I, myself, only want one advantage and, if you will give it to me, I will (when it comes to selling burgers) whip the pants off all of you!” “What advantage do you want?” they ask. A Starving Crowd!” – Gary Halbert
I want to spend some time discussing demand – making sense of demand and how it works.
The goal for this section is to help you figure out why someone will be interested in what you have to offer.
The difference between supply and demand
When most people hear the words “supply” and “demand” they think of it as terms that people who understand economics use.
You have supply and demand curves and price is set by where they intersect, for example.
But this kind of dry formulation misses much of the nuance that exists in the real world – and we’re going to try and uncover that here.
First of all, what is supply?
Supply has to do with anything you have that you can give someone else.
Sometimes they are real things – like oil and grapes and chocolate teapots.
Sometimes they’re less real, like ideas and opinions and analysis.
Supply has to be something you can give away.
For example, you have experience, but you can’t just give that to someone else.
You have to put it in a container that the other person can take – like a book or a course.
Or you can use that experience to do something that the other person wants doing.
As a copywriter, for example, you use your experience to create the words and the product is the document you email to your client.
But, just because you can do it or make it or teach it – it doesn’t mean that someone wants it.
That depends on demand – on someone else and what they want or need.
It’s all too easy to think that supply is what’s important – what can you do, what can you make?

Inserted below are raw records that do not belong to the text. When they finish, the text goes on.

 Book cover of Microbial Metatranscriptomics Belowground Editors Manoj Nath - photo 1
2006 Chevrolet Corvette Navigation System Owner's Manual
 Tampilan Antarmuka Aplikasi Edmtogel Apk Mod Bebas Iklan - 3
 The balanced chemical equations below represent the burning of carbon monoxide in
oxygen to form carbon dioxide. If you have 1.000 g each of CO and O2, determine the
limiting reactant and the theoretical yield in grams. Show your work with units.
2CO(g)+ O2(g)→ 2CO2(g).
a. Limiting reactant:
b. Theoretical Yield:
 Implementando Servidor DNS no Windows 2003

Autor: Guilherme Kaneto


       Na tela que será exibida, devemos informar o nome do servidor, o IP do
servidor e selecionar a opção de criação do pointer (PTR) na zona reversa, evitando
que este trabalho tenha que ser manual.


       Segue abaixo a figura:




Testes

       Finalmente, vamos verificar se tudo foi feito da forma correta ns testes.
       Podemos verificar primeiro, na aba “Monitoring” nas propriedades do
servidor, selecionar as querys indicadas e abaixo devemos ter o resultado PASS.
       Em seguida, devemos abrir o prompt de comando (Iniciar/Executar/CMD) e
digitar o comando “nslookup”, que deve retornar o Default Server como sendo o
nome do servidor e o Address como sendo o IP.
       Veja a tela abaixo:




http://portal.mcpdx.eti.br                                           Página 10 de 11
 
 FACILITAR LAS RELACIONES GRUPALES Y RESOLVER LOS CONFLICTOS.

But what’s worth doing or worth making depends on demand – especially if your project is supposed to operate as a business rather than as a hobby.
The two main types of demand
The academic and consultant John Seddon came up the idea that there are different types of demand.

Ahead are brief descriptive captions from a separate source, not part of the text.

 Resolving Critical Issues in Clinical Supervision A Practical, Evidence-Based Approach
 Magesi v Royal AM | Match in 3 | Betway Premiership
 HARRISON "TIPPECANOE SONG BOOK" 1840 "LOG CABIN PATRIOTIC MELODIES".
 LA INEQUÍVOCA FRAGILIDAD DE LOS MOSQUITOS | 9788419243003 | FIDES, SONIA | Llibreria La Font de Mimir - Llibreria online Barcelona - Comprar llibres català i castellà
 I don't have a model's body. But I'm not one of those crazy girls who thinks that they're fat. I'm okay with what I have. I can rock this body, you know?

But before we dig into that we need to back up and look at what “work” means to us.
Look at your to-do list – the tasks you’ve got to do.
These tasks are your work – they’re the actionable elements of your day-to-day practice.
But why are those tasks on your list – how did they come into existence in the first place?
The chances are that they’ve been created for one of two reasons – and Seddon calls these value demand and failure demand.
Understanding value demand
The way to make sense of value demand is to think of it as something you or someone else wants doing.
Create a brochure, paint a wall, design an extension.
The person who wants this doing – the prospective customer – is going to get something they want if you do your job right – if you satisfy their value demands.
Now, this is where you have to be careful that you don’t fool yourself into thinking that because you can supply something you’re meeting someone’s value demands.
Sometimes people just don’t want your peanut powered mousetrap.
In fact, they don’t want mousetraps at all – they want a humane way of getting rid of their pest problem.
People change, and that means what they want also changes.
Value demand is not a fixed, unchanging thing – you understand it by understanding what your customers want.
Understanding failure demand
There’s another kind of work that needs doing which results from things going wrong.
Copy being grammatically incorrect, the paint not quite applied right, a wall in the wrong place in your extension.
This is failure demand – fixing things that have gone wrong in the process.
It looks like work but it’s not value adding work – it adds costs for everyone.
The supplier is spending more fixing the problem and the customer is spending more sorting out the problem.
Now what happens if you build a business around failure demand?
It might be a cost recovery service – going after people for things that have gone wrong.
Being an amulance chaser, for example.
Failure demand can be a lucrative business – as long as you aren’t the one creating the failures in the first place.
In that case it can be an expensive mistake.
What you want to do is design your own business to reduce failure demand.
Don’t add controls and checks if things go wrong – fix the things that made them go wrong in the first place.
That frees you up to do more work that meets value demand – what customers wanted all along.
The importance of positioning in controlling demand
What’s clear is that you can build a business around value demand or failure demand – as long as you’re delivering value or fixing someone else’s failures.
Either way, however, what matters is that you can come across the demand in the first place.
And you can only do that if you’re positioned at the place where demand makes itself visible.